▸ **PROBLEM DESCRIPTION**
Please print the records below verbatim, line for line, with nothing changed.
RECORDS FOR THIS EXERCISE start
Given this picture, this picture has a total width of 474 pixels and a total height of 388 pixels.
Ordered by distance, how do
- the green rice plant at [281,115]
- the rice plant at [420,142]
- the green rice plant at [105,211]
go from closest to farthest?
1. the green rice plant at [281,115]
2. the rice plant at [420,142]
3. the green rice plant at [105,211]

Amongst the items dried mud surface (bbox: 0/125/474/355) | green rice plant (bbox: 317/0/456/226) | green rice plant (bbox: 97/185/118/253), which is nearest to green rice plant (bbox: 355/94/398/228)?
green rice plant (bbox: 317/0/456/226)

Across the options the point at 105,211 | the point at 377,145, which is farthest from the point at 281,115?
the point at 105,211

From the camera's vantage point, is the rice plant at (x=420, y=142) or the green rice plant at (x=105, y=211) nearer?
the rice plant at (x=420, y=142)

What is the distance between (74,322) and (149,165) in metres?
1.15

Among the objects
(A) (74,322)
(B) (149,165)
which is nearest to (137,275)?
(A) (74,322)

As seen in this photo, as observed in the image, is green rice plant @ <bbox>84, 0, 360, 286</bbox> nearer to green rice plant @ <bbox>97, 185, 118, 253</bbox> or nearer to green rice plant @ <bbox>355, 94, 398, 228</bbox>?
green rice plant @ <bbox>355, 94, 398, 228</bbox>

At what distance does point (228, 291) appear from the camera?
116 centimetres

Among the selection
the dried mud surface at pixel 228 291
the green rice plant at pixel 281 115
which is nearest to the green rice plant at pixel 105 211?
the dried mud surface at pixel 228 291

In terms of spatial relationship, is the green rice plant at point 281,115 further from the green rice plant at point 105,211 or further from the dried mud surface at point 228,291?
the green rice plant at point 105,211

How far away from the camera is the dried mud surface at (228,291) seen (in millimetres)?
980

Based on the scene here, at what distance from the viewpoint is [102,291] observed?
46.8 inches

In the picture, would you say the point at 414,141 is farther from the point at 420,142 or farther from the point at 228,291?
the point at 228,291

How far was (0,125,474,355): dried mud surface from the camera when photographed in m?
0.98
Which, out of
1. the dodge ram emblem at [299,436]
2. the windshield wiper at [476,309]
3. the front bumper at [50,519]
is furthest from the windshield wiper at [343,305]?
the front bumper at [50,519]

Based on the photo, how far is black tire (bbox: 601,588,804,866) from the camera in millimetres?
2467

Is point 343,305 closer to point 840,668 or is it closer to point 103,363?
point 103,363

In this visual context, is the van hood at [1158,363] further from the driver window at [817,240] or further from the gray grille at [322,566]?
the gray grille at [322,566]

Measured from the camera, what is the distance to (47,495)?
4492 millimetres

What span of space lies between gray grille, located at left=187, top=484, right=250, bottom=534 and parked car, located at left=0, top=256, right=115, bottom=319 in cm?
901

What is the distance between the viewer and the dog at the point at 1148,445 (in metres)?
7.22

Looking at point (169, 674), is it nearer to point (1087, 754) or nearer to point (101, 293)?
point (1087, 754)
RECORDS FOR THIS EXERCISE end
▸ **EXERCISE RESULT**
Given this picture, this picture has a total width of 474 pixels and a total height of 388 pixels.
Ordered by distance, how do
- the green rice plant at [281,115]
- the rice plant at [420,142]
- the green rice plant at [105,211]
go from closest to farthest?
1. the green rice plant at [281,115]
2. the rice plant at [420,142]
3. the green rice plant at [105,211]

Amongst the items dried mud surface (bbox: 0/125/474/355) | green rice plant (bbox: 317/0/456/226) | green rice plant (bbox: 97/185/118/253), which is nearest to green rice plant (bbox: 355/94/398/228)?
green rice plant (bbox: 317/0/456/226)

Across the options the point at 105,211 | the point at 377,145, which is farthest from the point at 281,115?
the point at 105,211

From the camera's vantage point, is the rice plant at (x=420, y=142) or the green rice plant at (x=105, y=211) nearer?
the rice plant at (x=420, y=142)

What is the distance between (74,322) and (149,165) in metres?
1.15

Among the objects
(A) (74,322)
(B) (149,165)
which is nearest to (137,275)?
(A) (74,322)

As seen in this photo, as observed in the image, is green rice plant @ <bbox>84, 0, 360, 286</bbox> nearer to green rice plant @ <bbox>97, 185, 118, 253</bbox> or nearer to green rice plant @ <bbox>355, 94, 398, 228</bbox>?
green rice plant @ <bbox>355, 94, 398, 228</bbox>

At what distance does point (228, 291) appear from the camera?
116 centimetres

Among the selection
the dried mud surface at pixel 228 291
the green rice plant at pixel 281 115
which is nearest to the green rice plant at pixel 105 211?
the dried mud surface at pixel 228 291

In terms of spatial relationship, is the green rice plant at point 281,115 further from the green rice plant at point 105,211 or further from the dried mud surface at point 228,291?
the green rice plant at point 105,211

How far away from the camera is the dried mud surface at (228,291) seen (in millimetres)?
980

Based on the scene here, at what distance from the viewpoint is [102,291] observed?
46.8 inches

In the picture, would you say the point at 414,141 is farther from the point at 420,142 or farther from the point at 228,291?
the point at 228,291

How far was (0,125,474,355): dried mud surface from the camera when photographed in m?
0.98
Which, out of
1. the dodge ram emblem at [299,436]
2. the windshield wiper at [476,309]
3. the front bumper at [50,519]
is furthest from the windshield wiper at [343,305]?
the front bumper at [50,519]

Based on the photo, how far is black tire (bbox: 601,588,804,866) from the camera in millimetres?
2467

Is point 343,305 closer to point 840,668 or is it closer to point 103,363?
point 103,363

In this visual context, is the van hood at [1158,363] further from the driver window at [817,240] or further from the gray grille at [322,566]?
the gray grille at [322,566]

Measured from the camera, what is the distance to (47,495)?
4492 millimetres

What span of space lies between gray grille, located at left=187, top=484, right=250, bottom=534 and parked car, located at left=0, top=256, right=115, bottom=319 in cm?
901

What is the distance between the viewer and the dog at the point at 1148,445 (in metres)?
7.22

Looking at point (169, 674), is it nearer to point (1087, 754) or nearer to point (101, 293)?
point (1087, 754)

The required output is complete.